El verdadero conflicto no es técnico, sino ético. Los asistentes no sustituyen al periodista, sino su conciencia. El resultado no es desinformación intencionada, sino información sin responsabilidad.
Una ética operativa, no declarativa
La solución no puede limitarse a exigir transparencia a las empresas tecnológicas; también debe implicar un cambio de cultura en las redacciones. Urge una ética operativa, no declarativa. No bastan los principios: hacen falta protocolos.
Propongo un marco simple: trazabilidad, avisos y límites. Trazabilidad para saber de dónde procede cada dato, bajo qué condiciones se generó y con qué nivel de confianza; avisos claros cuando una respuesta se produzca sin fuentes verificables; y límites de uso según el tipo de contenido: la IA puede resumir, nunca confirmar; puede asistir, nunca sustituir.

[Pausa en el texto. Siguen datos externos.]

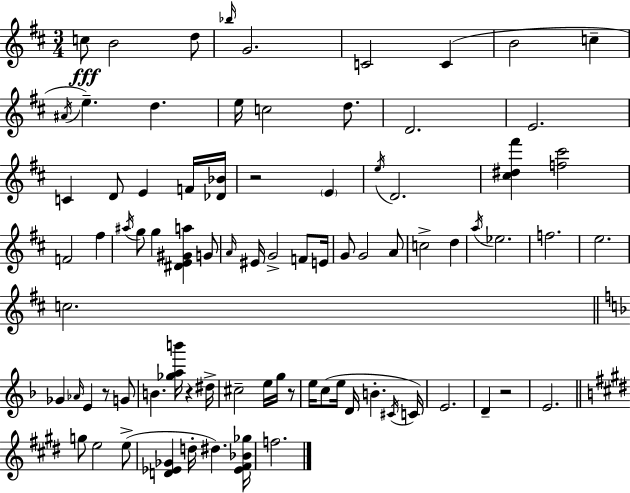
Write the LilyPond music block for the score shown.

{
  \clef treble
  \numericTimeSignature
  \time 3/4
  \key d \major
  c''8\fff b'2 d''8 | \grace { bes''16 } g'2. | c'2 c'4( | b'2 c''4-- | \break \acciaccatura { ais'16 }) e''4.-- d''4. | e''16 c''2 d''8. | d'2. | e'2. | \break c'4 d'8 e'4 | f'16 <des' bes'>16 r2 \parenthesize e'4 | \acciaccatura { e''16 } d'2. | <cis'' dis'' fis'''>4 <f'' cis'''>2 | \break f'2 fis''4 | \acciaccatura { ais''16 } g''8 g''4 <dis' e' gis' a''>4 | g'8 \grace { a'16 } eis'16 g'2-> | f'8 e'16 g'8 g'2 | \break a'8 c''2-> | d''4 \acciaccatura { a''16 } ees''2. | f''2. | e''2. | \break c''2. | \bar "||" \break \key d \minor ges'4 \grace { aes'16 } e'4 r8 g'8 | b'4. <ges'' a'' b'''>16 r4 | dis''16-> cis''2-- e''16 g''16 r8 | e''16 c''8( e''16 d'16 b'4.-. | \break \acciaccatura { cis'16 }) c'16 e'2. | d'4-- r2 | e'2. | \bar "||" \break \key e \major g''8 e''2 e''8->( | <d' ees' ges'>4 d''16-. dis''4.) <ees' fis' bes' ges''>16 | f''2. | \bar "|."
}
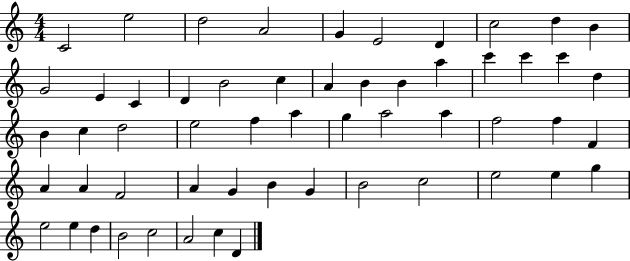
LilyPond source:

{
  \clef treble
  \numericTimeSignature
  \time 4/4
  \key c \major
  c'2 e''2 | d''2 a'2 | g'4 e'2 d'4 | c''2 d''4 b'4 | \break g'2 e'4 c'4 | d'4 b'2 c''4 | a'4 b'4 b'4 a''4 | c'''4 c'''4 c'''4 d''4 | \break b'4 c''4 d''2 | e''2 f''4 a''4 | g''4 a''2 a''4 | f''2 f''4 f'4 | \break a'4 a'4 f'2 | a'4 g'4 b'4 g'4 | b'2 c''2 | e''2 e''4 g''4 | \break e''2 e''4 d''4 | b'2 c''2 | a'2 c''4 d'4 | \bar "|."
}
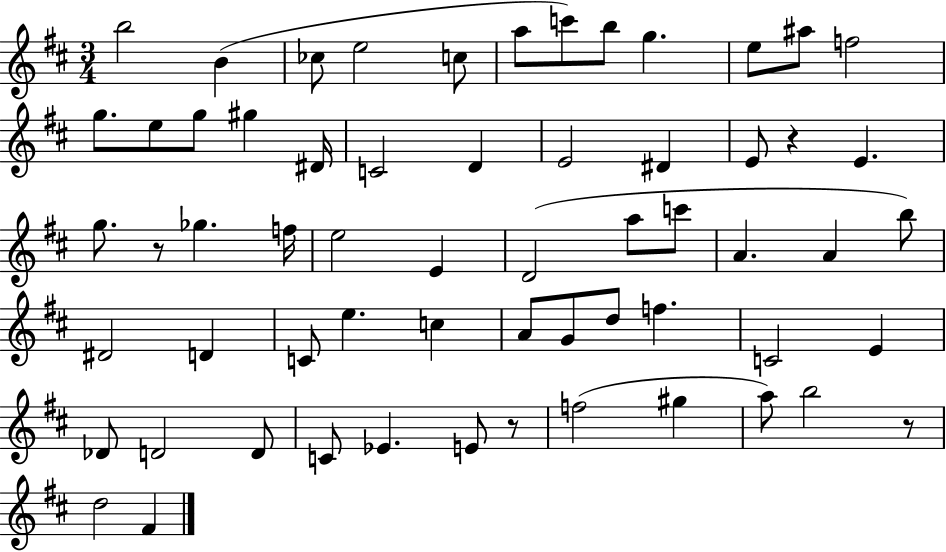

La EBU y la BBC recomiendan auditorías externas, etiquetado visible y actualización continua de los modelos. Pero ninguna norma sustituirá la pregunta esencial: ¿quién responde por lo que publica una máquina? Hasta que los medios no tengan una respuesta clara, seguirán delegando su responsabilidad en una interfaz amable.
De la automatización al rostro
Lo paradójico es que, mientras los sistemas ganan visibilidad, los periodistas la pierden. La automatización de la información ha coincidido con la desaparición de las firmas reconocibles, las voces que daban contexto y legitimidad. El estudio de la EBU y la BBC no solo habla de fallos técnicos, sino del coste de haber renunciado a la autoría.
La IA debe volver a su lugar natural: la tramoya. La máquina tiene que liberar tiempo, no criterio. El rostro humano —ese que duda, explica y asume errores— debe volver al frente del relato. Porque la confianza no se delega: se encarna.
Los medios que sobrevivan serán aquellos capaces de convertir la transparencia en valor editorial: mostrar no solo el qué, sino el cómo y el quién. El futuro del periodismo no se medirá por la rapidez de la respuesta, sino por la honestidad del proceso.
El espejo roto
La inteligencia artificial no está destruyendo el periodismo: lo está reflejando. Nos devuelve, píxel a píxel, la imagen de un oficio que olvidó mirarse mientras producía reflejos.
En cada error de Gemini hay un descuido humano previo; en cada fuente inventada, una práctica editorial débil; en cada contexto omitido, un oficio apresurado. La IA no inventa la crisis de confianza: la hace visible.
El reto no es aprender a usar mejor la tecnología, sino a usarla sin renunciar a nosotros. No necesitamos más precisión automática, sino más responsabilidad humana. Porque cuando el espejo se rompe, lo que vemos no es su grieta, sino la fractura de quien dejó de reconocerse en él.